===== 文章

【论文翻译】An overiview of gradient descent optimization algorithms
这篇论文最早是一篇2016年1月16日发表在Sebastian Ruder的博客。本文主要工作是对这篇论文与李宏毅课程相关的核心部分进行翻译。
论文全文翻译:
An overview of gradient descent optimization algorithms
梯度下降优化算法概述
0. Abstract 摘要:
Gradient descent optimization algorithms, while increasingly popular, are often used as black-box optimizers, as practical explanations of their strengths and weaknesses are hard to come by.
梯度下降优化算法虽然很流行,但通常用作黑盒优化,所以对于它们的优缺点很难作出实际的解释。
This article aims to provide the reader with intuitions with regard to the behaviour of different algorithms that will allow her to put them to use.
这篇论文旨在帮助读者建立对于不同算法性能表现的直觉,以便更好地使用这些算法。

==========
===== 数据集摘录

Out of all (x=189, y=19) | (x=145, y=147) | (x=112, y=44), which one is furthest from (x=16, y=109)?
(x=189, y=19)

==========

• 任务说明: 把文章中从“This article aims”开始、一直到“这篇论文旨在帮助读者建立对于不同算法性能表现的直觉,以便更好地使用这些算法。”为止的这段文字原样复制出来。 这份列表与文章之间没有任何关联。

• 回复内容:
This article aims to provide the reader with intuitions with regard to the behaviour of different algorithms that will allow her to put them to use.
这篇论文旨在帮助读者建立对于不同算法性能表现的直觉,以便更好地使用这些算法。